* _TASK STATEMENT_:
Format each of the entries below as a numbered list, one item per line, leaving out any blank lines.

* _DATASET RECORDS_:
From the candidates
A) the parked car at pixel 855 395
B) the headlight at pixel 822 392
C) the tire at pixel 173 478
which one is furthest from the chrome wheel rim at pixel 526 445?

* _EXPECTED ANSWER_:
1. From the candidates
2. A) the parked car at pixel 855 395
3. B) the headlight at pixel 822 392
4. C) the tire at pixel 173 478
5. which one is furthest from the chrome wheel rim at pixel 526 445?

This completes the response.